Hi Hec! We're in the same boat - our school district just pushed back re-opening again. Mal is starting to crack from 9 months in solitary. I channeled my inner Karen last week and wrote a long letter to the school board...I guess it wasn't full Karen because I suggested several options for how they could hold in-person classes with social interaction while being safe, and I enlisted several companies who run things like conventions and job fairs and have figured out how to combine online with limited protected in-person to offer their services pro bono...but I doubt the school district will change anything from the "worst of all worlds" approach they are currently taking.
Our payroll system at work couldn't handle the covid changes, so we had to update it from the root code about 6 times. It's in COBOL.
Ugh. I’m sorry for all the parents dealing with kids at home. I’m worried we’re headed for another shutdown and ltc with no social outlet and with winter coming is just a nightmare scenario.
Tim is pissing me off royally because all of a sudden he's stubborn about getting a Covid test after finding out his co-worker tested positive. He listed off all the reasons why he "doesn't need" one: his shift and his co-worker's shift only overlap for 2 hours; he totaled up the amount of time he actually interacted one-on-one with co-worker, and it was less than 5 minutes; he (Tim) always wears a mask; he (Tim) has no symptoms.
I can't force him to get tested, but motherfucker. We all know it's possible to be asymptomatic and still be positive for Covid. And it's fucking irresponsible of him to not get tested, because if he *is* positive, his co-workers deserve to know that, and his goddamn WIFE deserves to know that. Plus also the whole thing where he's higher-risk and if he's positive, his doctors are going to want to know right away.
I know this is super weird for a couple, but we honestly never fight (we're both exceptionally conflict-avoidant and will do basically anything to avoid a fight) and sometimes he does stuff that frustrates me, but I really can't remember ever being flat-out ANGRY with him. But I am right now. And I'm going to continue to be angry until he fucking gets a fucking Covid test.
And also, it's his birthday tomorrow. Would it be wrong to hold his presents hostage until he gets a Covid test?
Tim!! Go get a covid test! It’s not that bad, you’ve had lots worse things!
Oh, Tim. Just do it. Don’t aggravate your fantastic wife.
We're in the same boat - our school district just pushed back re-opening again. Mal is starting to crack from 9 months in solitary.

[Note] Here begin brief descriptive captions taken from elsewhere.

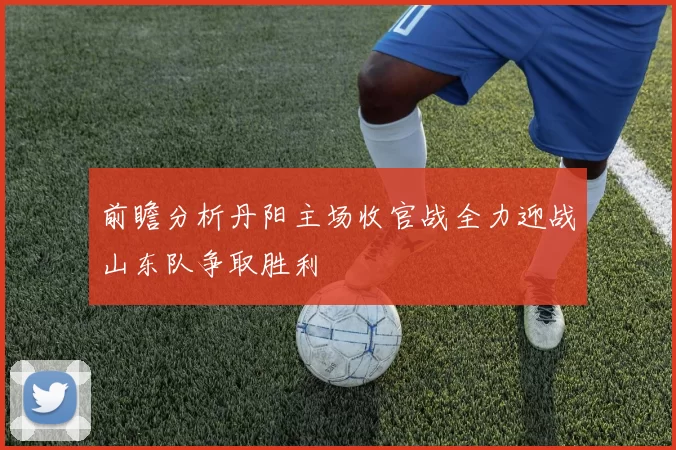 前瞻分析丹阳主场收官战全力迎战山东队争取胜利
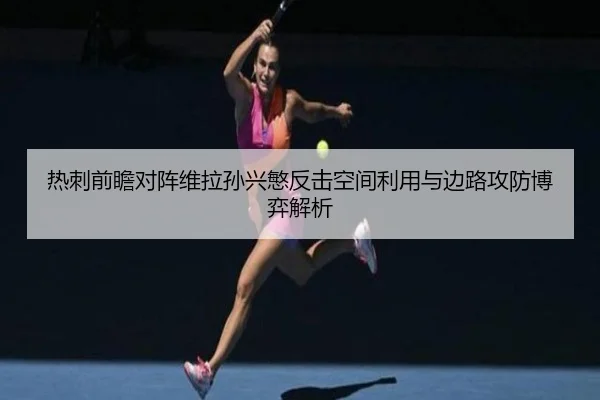 热刺前瞻对阵维拉孙兴慜反击空间利用与边路攻防博弈解析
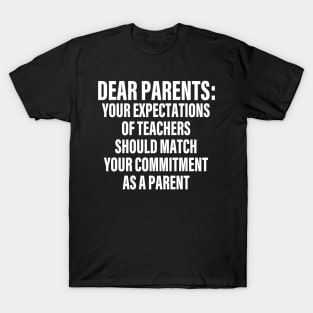 dear parents you expectations of teachers should match your commitment as a parent T-Shirt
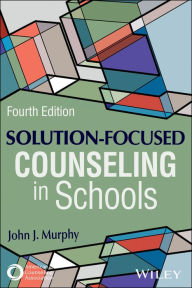 Title: Solution-Focused Counseling in Schools, Author: John J. Murphy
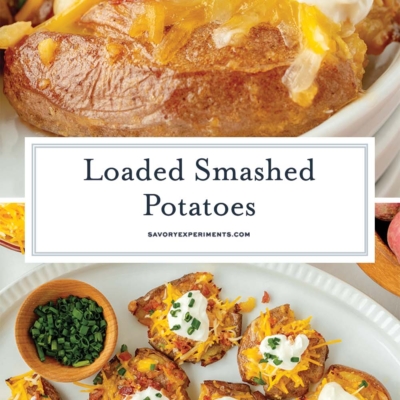collage of loaded smashed potatoes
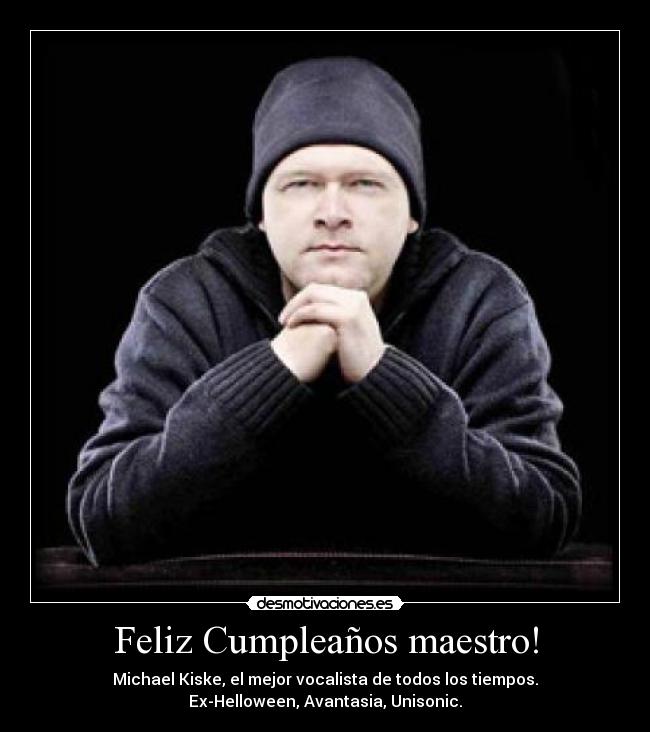 Feliz Cumpleaños maestro! - Michael Kiske, el mejor vocalista de todos los tiempos.
Ex-Helloween, Avantasia, Unisonic.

That's the thing, Volans. SF had gotten the safest tier in the state. Transmission was minimal. They could have opened, but it's clear that they don't have a plan. There are safe ways they could open but apparently they're just going to take the same strategy as the Trump administration and do nothing until a vaccine is out.
Matilda has really struggled with depression through this. But at least she's actively engaged with her online classes. There are kids in the Mission who haven't checked in since March. These kids are just losing their education completely.
Steph, can you try guilting him into it? "Do you really want to be responsible for getting me sick?"
I shouldn't admit this, but my first reaction (seriously) was "300 degrees OH MY GOD...wait."
Ha!
Interestingly, that is the case over here as well.
I think I like your 3 better, if its followed by a low number.
Would it be wrong to hold his presents hostage until he gets a Covid test?
Also, ha! And, yeah, Tim just go get the test. Do it.
I'm eating leftover risotto for lunch. It is so good.
Tim, get the test. I hate the test, it's no fun whatsoever, but it's also not the worst thing.
Steph, can you try guilting him into it? "Do you really want to be responsible for getting me sick?"
I tried guilt and he was impervious! Or I'm not very good at laying on a guilt trip.